When search slows you down

When I began programming I had a simple process.

  1. Code until I got stuck on something
  2. Search google (StackOverflow)
  3. Go to step 1

My process worked pretty well, slowly but surley I had my first app on the App Store (Find the pixel) and I felt like I could program anything. Afterall, if I got stuck, search google and continue.

Even today, over 5 years later, I make use of google search. It’s my go to. Obviously I have picked up stuff along the way but as I venture into new categories I need the help from internet.

So what’s with the title? I just told you that searching lets me get stuff done. Helps me learn. When would search slow me down?

The problems isn’t when you search, its afterwards. Which links you choose. What you look for. What satisfies you.

If you search “updating my local repository from my remote” you’ll see a link to StackOverflow, Updating a local repository with changes from a Github repository, a protected question with over 400 upvotes. Scrolling down you’ll see the answer:


git pull origin master

Tada! You found the answer. Type that command into your terminal and what happens? You guessed it. Exactly what you wanted!

Still confused what the issue is?

One day you’ll be programming and you’ll want to update your local repository with the updates sitting in the “upstream” or original repository. How do you do this?

This is where the problem appears. You already searched how to update your local repository with a remote one, you just made your search too specific. You only learnt how to do a special case of what can be genearlly thought about as updating your local repository. There’s what to say about “skill” in searching and knowing how to phrase things in the best way and sometimes a more general phrasing can result in a more knowledge learn, other times, you’ll be searching for a long time to find a suitable answer. Putting the art of searching aside, the issue that we have here is that the StackOverflow question above was a very specific answer to a very specific question. If you search like this, you’ll end up making multiple unnecessary searchs. You don’t actually understand the underlying concept. This is where search starts to slow you down. The answers are online and they are accessable, but looking online is always slower than searching your brain. Additionally, when you learn the answer to specific questions, rather than the general concept, you fill you brain with specific answers. You think, how do I pull from my remote repository, git pull origin master. That thought is taking up part of your brain storage. A single more general concept can help you answer multiple questions and take up the same amount of space as one concept. I remember taking multi-variable calculus with a professor who derived everything. He knew the core concepts well enough that he didn’t need to keep on hand every formula and equation. If he needed it, he could get it.

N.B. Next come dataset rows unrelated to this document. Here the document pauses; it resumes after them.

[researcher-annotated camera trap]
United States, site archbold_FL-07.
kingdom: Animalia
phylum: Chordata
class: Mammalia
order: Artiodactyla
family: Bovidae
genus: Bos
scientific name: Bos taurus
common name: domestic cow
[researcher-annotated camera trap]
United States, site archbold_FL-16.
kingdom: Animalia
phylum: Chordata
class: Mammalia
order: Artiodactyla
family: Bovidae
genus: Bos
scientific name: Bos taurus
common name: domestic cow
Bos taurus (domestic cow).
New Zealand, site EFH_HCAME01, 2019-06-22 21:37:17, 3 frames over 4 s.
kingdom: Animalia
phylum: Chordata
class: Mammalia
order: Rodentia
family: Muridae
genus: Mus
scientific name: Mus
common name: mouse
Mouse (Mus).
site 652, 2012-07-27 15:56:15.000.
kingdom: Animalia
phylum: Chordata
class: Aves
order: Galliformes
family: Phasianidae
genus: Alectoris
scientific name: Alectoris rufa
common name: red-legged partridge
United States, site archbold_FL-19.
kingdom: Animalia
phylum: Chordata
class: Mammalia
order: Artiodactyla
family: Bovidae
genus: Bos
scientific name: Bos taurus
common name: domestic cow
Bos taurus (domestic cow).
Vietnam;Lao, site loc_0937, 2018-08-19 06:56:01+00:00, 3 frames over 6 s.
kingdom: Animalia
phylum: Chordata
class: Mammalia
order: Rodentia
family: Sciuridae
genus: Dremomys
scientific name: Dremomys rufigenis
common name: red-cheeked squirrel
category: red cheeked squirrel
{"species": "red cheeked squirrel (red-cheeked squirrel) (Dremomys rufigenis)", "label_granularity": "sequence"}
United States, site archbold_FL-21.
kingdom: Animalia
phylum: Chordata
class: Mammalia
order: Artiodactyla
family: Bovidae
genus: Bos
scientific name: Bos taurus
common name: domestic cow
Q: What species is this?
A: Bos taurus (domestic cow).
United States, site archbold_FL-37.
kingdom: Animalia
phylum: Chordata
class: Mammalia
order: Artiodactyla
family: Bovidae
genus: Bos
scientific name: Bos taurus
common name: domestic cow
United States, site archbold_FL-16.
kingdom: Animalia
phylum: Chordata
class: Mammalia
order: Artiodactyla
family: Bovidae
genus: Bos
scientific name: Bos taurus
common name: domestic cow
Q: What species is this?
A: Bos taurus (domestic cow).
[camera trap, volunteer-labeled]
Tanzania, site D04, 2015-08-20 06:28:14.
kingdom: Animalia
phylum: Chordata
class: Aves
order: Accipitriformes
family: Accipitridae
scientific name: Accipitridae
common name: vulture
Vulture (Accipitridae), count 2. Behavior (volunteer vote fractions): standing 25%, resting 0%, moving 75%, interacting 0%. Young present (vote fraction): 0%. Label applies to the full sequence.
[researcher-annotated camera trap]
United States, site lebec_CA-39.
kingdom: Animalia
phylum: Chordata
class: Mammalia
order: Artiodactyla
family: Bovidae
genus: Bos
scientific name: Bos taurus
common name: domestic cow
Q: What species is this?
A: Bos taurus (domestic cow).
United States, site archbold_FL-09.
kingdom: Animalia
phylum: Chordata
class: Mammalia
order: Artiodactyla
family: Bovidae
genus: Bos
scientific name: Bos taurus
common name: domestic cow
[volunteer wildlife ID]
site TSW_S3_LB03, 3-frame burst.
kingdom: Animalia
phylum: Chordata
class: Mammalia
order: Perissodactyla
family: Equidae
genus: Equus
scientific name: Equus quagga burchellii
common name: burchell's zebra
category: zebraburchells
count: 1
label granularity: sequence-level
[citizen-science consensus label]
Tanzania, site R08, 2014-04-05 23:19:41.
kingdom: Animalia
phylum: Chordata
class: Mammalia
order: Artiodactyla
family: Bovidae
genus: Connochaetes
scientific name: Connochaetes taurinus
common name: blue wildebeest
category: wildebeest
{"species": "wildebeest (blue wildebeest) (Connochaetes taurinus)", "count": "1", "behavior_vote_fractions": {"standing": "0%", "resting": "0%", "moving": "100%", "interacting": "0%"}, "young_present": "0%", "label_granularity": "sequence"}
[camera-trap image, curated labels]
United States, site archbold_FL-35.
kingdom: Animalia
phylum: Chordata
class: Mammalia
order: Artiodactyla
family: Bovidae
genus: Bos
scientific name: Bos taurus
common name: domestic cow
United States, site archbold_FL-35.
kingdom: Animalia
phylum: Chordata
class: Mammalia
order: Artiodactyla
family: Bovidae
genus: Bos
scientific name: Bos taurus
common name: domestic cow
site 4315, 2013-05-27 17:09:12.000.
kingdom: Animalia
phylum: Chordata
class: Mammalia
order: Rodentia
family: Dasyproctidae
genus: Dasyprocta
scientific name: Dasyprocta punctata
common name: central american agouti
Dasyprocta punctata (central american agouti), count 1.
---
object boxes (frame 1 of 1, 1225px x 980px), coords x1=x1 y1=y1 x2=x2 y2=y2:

In the case mentioned above the answer your looking for can be found on github although finding this is harder than you’d expect simply because of the number of links that show above this one on your typical google search. Here you’ll see that github explains that the command git pull takes two preceding arguments, remotename and branchname. The command looks like:

git pull <remotename> <branchname>

From this snippet of code you can see that the words “origin” and “upstream” don’t mean anything. They are simply remote names which can be changed to whatever your heart desires. Same goes for “master”. The difference between pulling from your remote or the “upstream” remote? Nothing.

But wait! Theres more…

What is a remote? What does origin mean?

Remote names are simply aliases. We use them so that we dont have to type out https://..... each time we want to pull or push or `fetch etc.

I use git as an example but this shows up all over the place. If you search a topic, try to understand it. Searching is a great tool, when used right. If you feel yourself making unnecessary searches, you probably are. Delve into the topic a bit more, try a see if theres a more general form for what your trying to achieve.

I don’t expect this article to enlighten you. I hope it just reminds you of something you already know.